#### [Source passage]
════
# Breitling Colt



## JoT (Aug 12, 2003)

I got this old model Breitling Colt Quartz for my son; it came on a tatty strap, no box and with unstamped papers so I got it quite cheap. I got a box and Breitling buckle off E-bay and a new sharksin strap (backed with a ruberised fabric) from Banda. It's not a big watch, the bezel is 38mm diameter and not as b'lingy as the newer chronometer version but I think it looks OK. My only concern is the size as he is a big 6'2" ... still if it doesn't work I am sure it will sell, or I might keep it for a while.

The deal I have with my lad if he decides to take it is that he is going to give me some of his collection of watches, so goodness knows what I will end up with. He tended to buy "gizzits" and chuck them in his locker and continue wear his G-Shock


----------



## pg tips (May 16, 2003)

yummy, nice one John


----------



## Stan (Aug 7, 2003)

Good find John, I like that. Just about my size too.


----------



## Roger (May 17, 2003)

John,

I dont think a NATO looks at all right on that one......nice tan leather perhaps??

Just an opinion

Roger


----------



## Roy (Feb 23, 2003)

I like that a lot John, very nice.


----------



## Silver Hawk (Dec 2, 2003)

It is nice...with those bold numberals.









But would have to agree with Roger about the Nato


----------



## DavidH (Feb 24, 2003)

What's wrong with it?


----------



## AlexR (May 11, 2003)

I don't like Nato straps at all,but that does not look to bad.If it were me and it was getting used,as it should be(getting wet)I would have it on rubber,like a Seiko wave


----------



## Roger (May 17, 2003)

> What's wrong with it?


Sorry, but I feel the Breitling deserves much better. NATO is ok, but not on that one.

Roger


----------



## ollyming (May 12, 2004)

I have mine on the Breitling rubber strap which is one of the most comfortable rubber straps I've ever worn.
════
Quote the Breitling Colt forum thread above in full, word for word.

#### [Collected material]
════
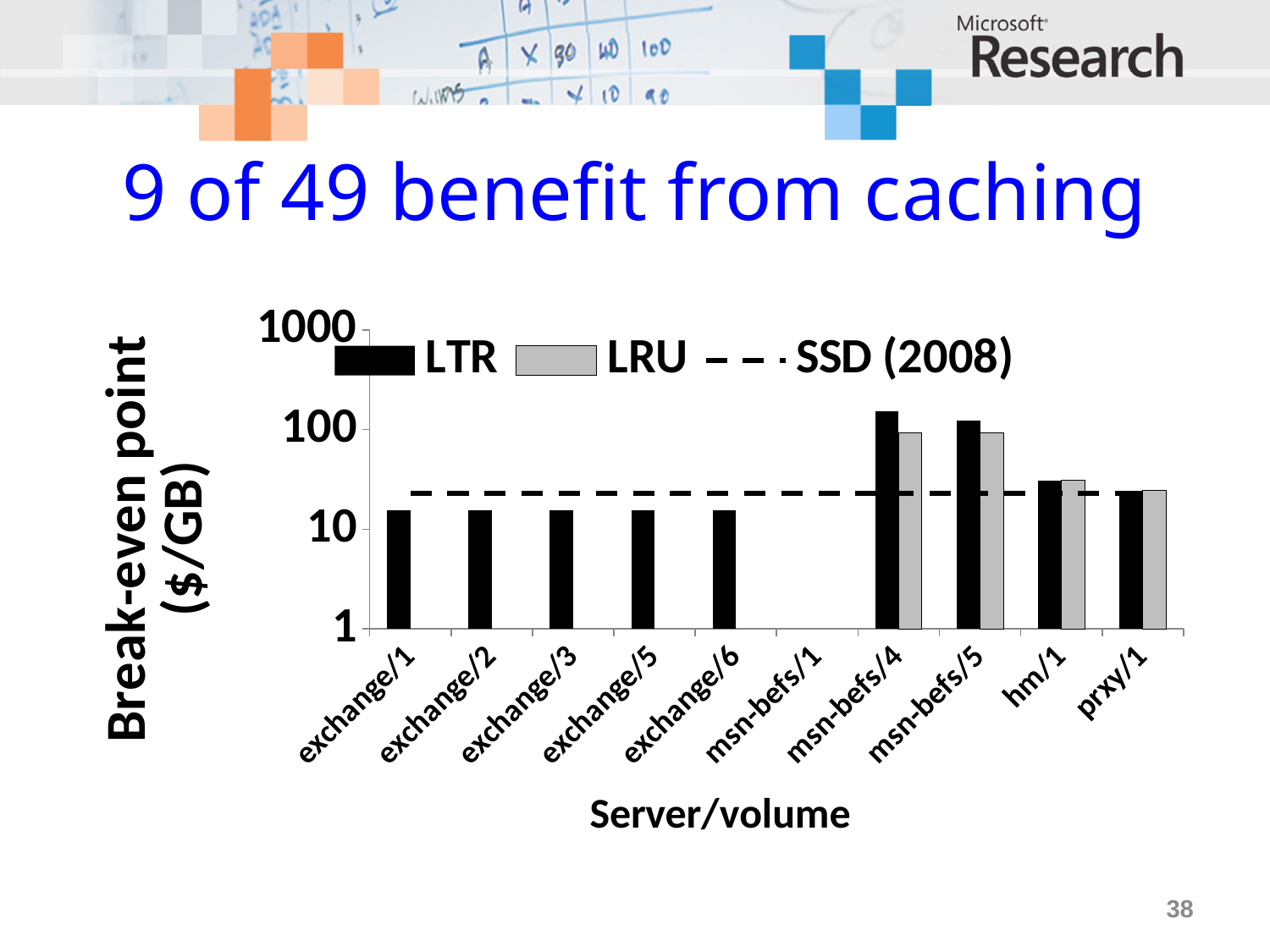
What kind of chart is shown on the slide? combination bar and line chart Is the LTR value for exchange/1 greater or less than 10? greater Which server/volume has the highest LTR break-even point? msn-befs/4 What is the label of the y axis? Break-even point ($/GB) Is the LTR value for hm/1 greater or less than 100? less Which is larger for msn-befs/4, the LTR value or the LRU value? LTR How many server/volume categories are shown on the x axis? 10 Which has the larger LTR value, msn-befs/4 or hm/1? msn-befs/4 How many entries does the legend list? 3 Is the LTR value for msn-befs/4 greater or less than 100? greater What is the title of the slide containing the chart? 9 of 49 benefit from caching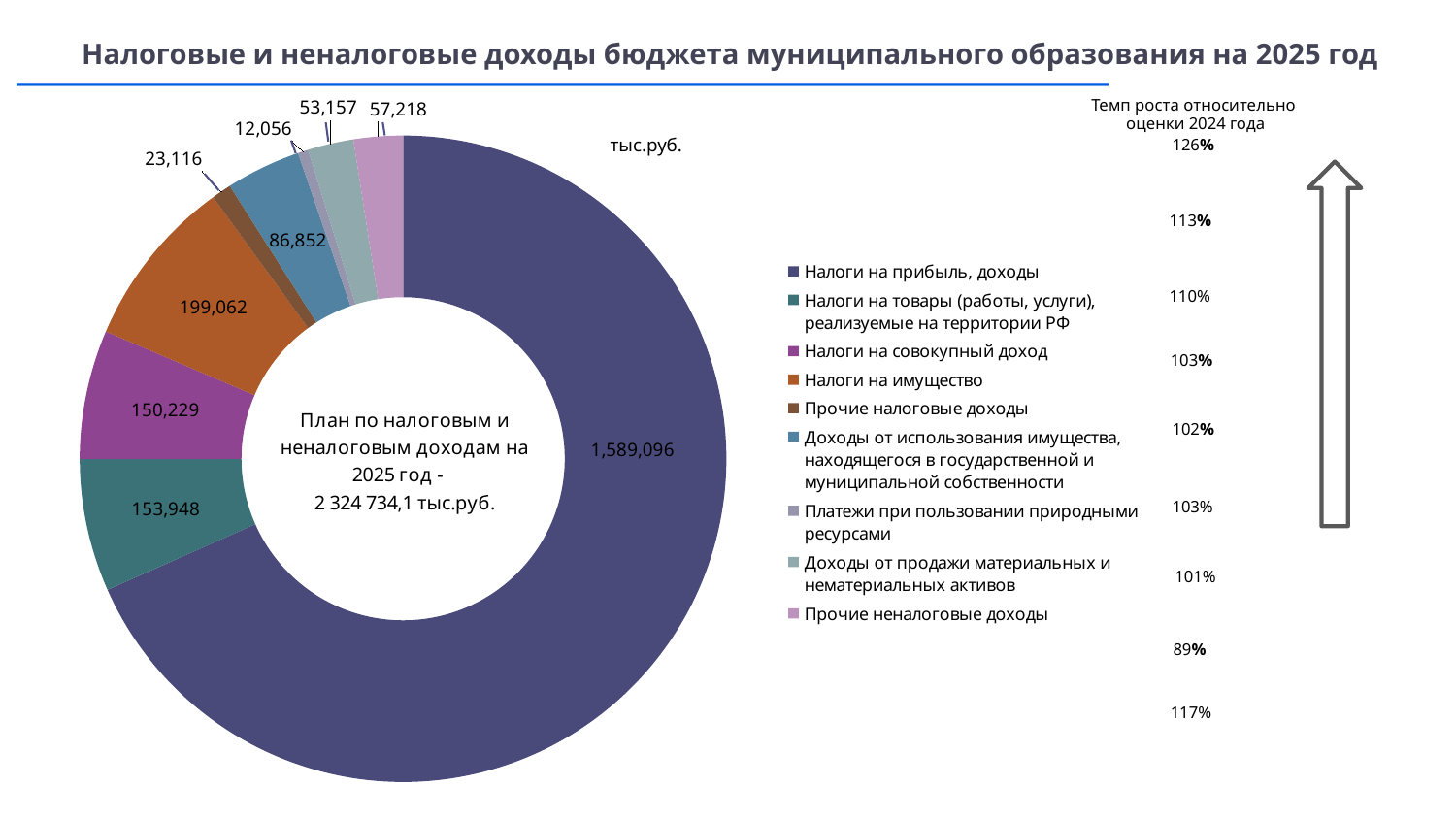
What kind of chart is shown on the slide? Doughnut (pie) chart What is the difference between Налоги на имущество and Налоги на товары (работы, услуги), реализуемые на территории РФ? 45,114 What is the value for Налоги на прибыль, доходы? 1,589,096 What is the value for Доходы от использования имущества, находящегося в государственной и муниципальной собственности? 86,852 Which is larger: Налоги на товары (работы, услуги), реализуемые на территории РФ or Налоги на совокупный доход? Налоги на товары (работы, услуги), реализуемые на территории РФ What is the value for Налоги на имущество? 199,062 What is the value for Прочие неналоговые доходы? 57,218 What is the difference between Прочие неналоговые доходы and Доходы от продажи материальных и нематериальных активов? 4,061 Which category has the smallest slice? Платежи при пользовании природными ресурсами Which category has the largest slice? Налоги на прибыль, доходы How many categories does the chart show? 9 What total is stated in the centre of the chart for the 2025 plan? 2 324 734,1 тыс.руб.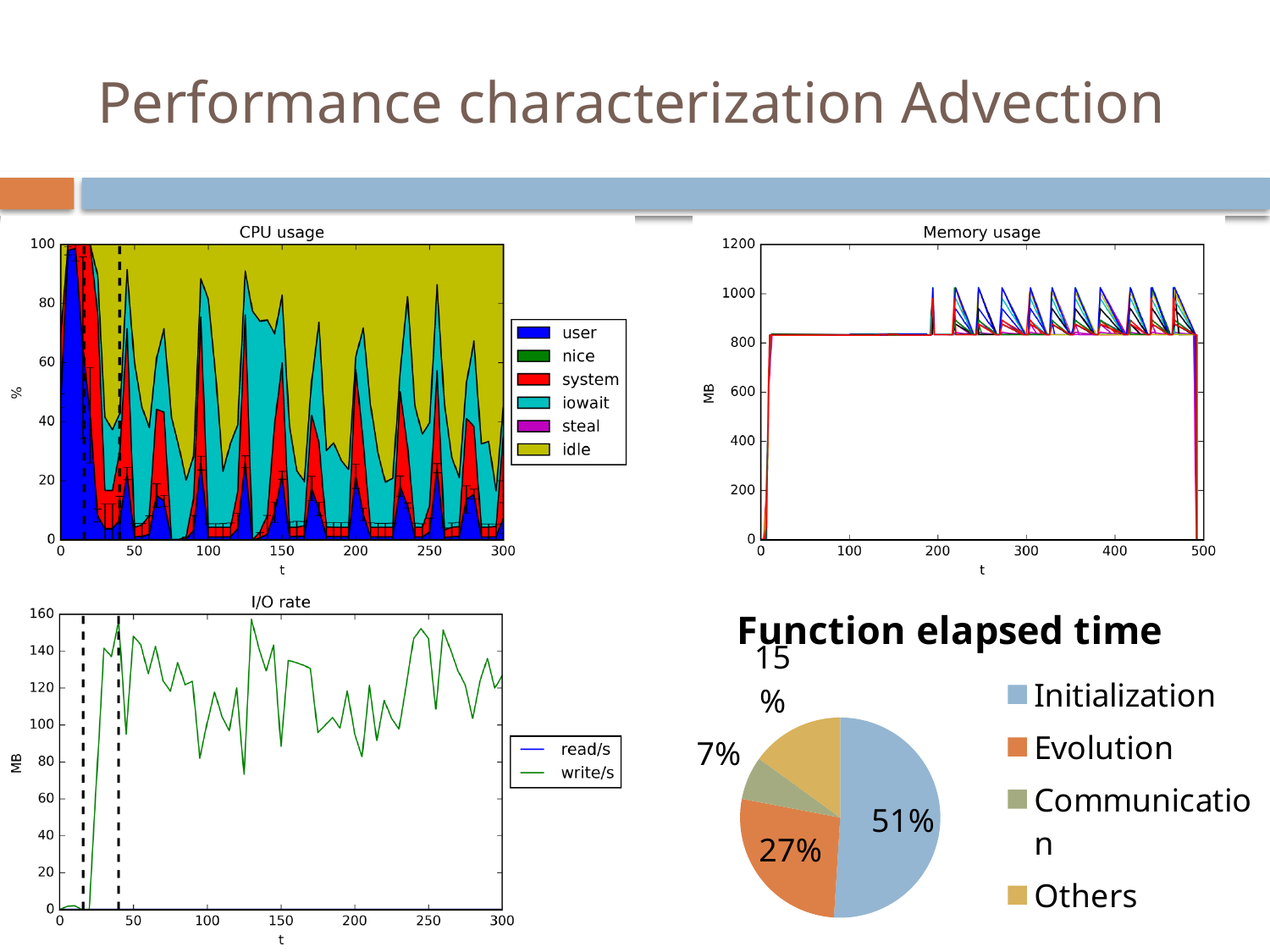
How many slices does the Function elapsed time pie chart have? 4 In the Function elapsed time pie chart, which function has the largest share? Initialization In the I/O rate chart, is the write/s value at t=100 greater or less than 60? greater In the Function elapsed time pie chart, how many percentage points larger is Initialization than Evolution? 24% In the Memory usage chart, is the value at t=100 greater or less than 600? greater In the Function elapsed time pie chart, which function has the smallest share? Communication In the Function elapsed time pie chart, what share does Others have? 15% In the Function elapsed time pie chart, what share does Evolution have? 27% In the Function elapsed time pie chart, what share does Initialization have? 51% How many series does the legend of the CPU usage chart list? 6 In the Function elapsed time pie chart, which is larger, Others or Communication? Others How many series does the legend of the I/O rate chart list? 2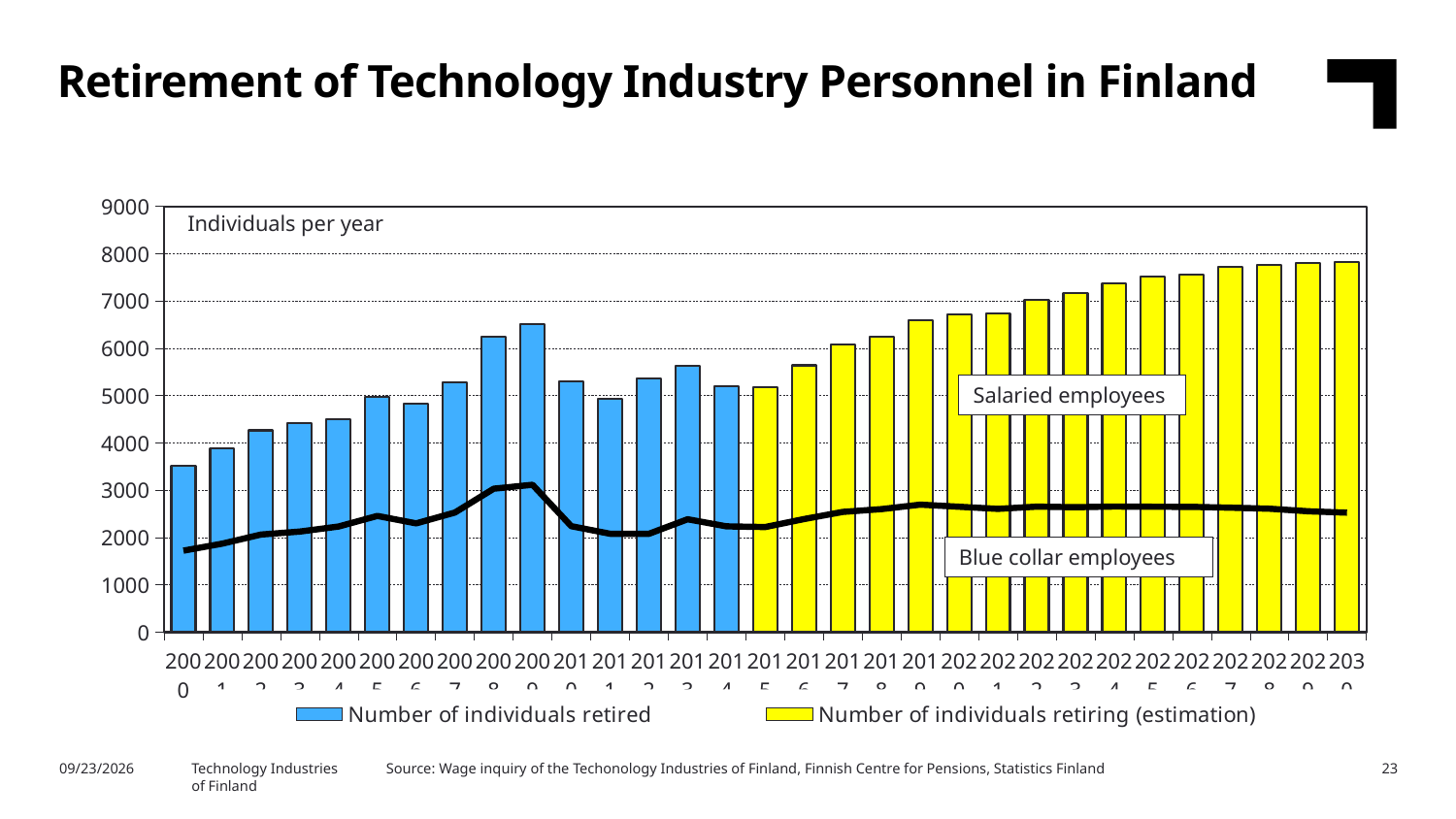
Which is larger, the value for 2009 or the value for 2010? 2009 Which year has the lowest number of individuals? 2000 Do the estimated values rise or fall from 2015 to 2030? rise Is the value for 2000 greater or less than 3000? greater What kind of chart is shown on the slide? combination bar and line chart How many series does the legend list? 2 Is the value for 2016 greater or less than 5000? greater What is the title of the chart on the slide? Retirement of Technology Industry Personnel in Finland How many years (bars) are shown along the x axis? 31 Is the value for 2009 greater or less than 6000? greater Which legend entry corresponds to the yellow bars? Number of individuals retiring (estimation)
════
#### [Response area]
# Breitling Colt



## JoT (Aug 12, 2003)

I got this old model Breitling Colt Quartz for my son; it came on a tatty strap, no box and with unstamped papers so I got it quite cheap. I got a box and Breitling buckle off E-bay and a new sharksin strap (backed with a ruberised fabric) from Banda. It's not a big watch, the bezel is 38mm diameter and not as b'lingy as the newer chronometer version but I think it looks OK. My only concern is the size as he is a big 6'2" ... still if it doesn't work I am sure it will sell, or I might keep it for a while.

The deal I have with my lad if he decides to take it is that he is going to give me some of his collection of watches, so goodness knows what I will end up with. He tended to buy "gizzits" and chuck them in his locker and continue wear his G-Shock


----------



## pg tips (May 16, 2003)

yummy, nice one John


----------



## Stan (Aug 7, 2003)

Good find John, I like that. Just about my size too.


----------



## Roger (May 17, 2003)

John,

I dont think a NATO looks at all right on that one......nice tan leather perhaps??

Just an opinion

Roger


----------



## Roy (Feb 23, 2003)

I like that a lot John, very nice.


----------



## Silver Hawk (Dec 2, 2003)

It is nice...with those bold numberals.









But would have to agree with Roger about the Nato


----------



## DavidH (Feb 24, 2003)

What's wrong with it?


----------



## AlexR (May 11, 2003)

I don't like Nato straps at all,but that does not look to bad.If it were me and it was getting used,as it should be(getting wet)I would have it on rubber,like a Seiko wave


----------



## Roger (May 17, 2003)

> What's wrong with it?


Sorry, but I feel the Breitling deserves much better. NATO is ok, but not on that one.

Roger


----------



## ollyming (May 12, 2004)

I have mine on the Breitling rubber strap which is one of the most comfortable rubber straps I've ever worn.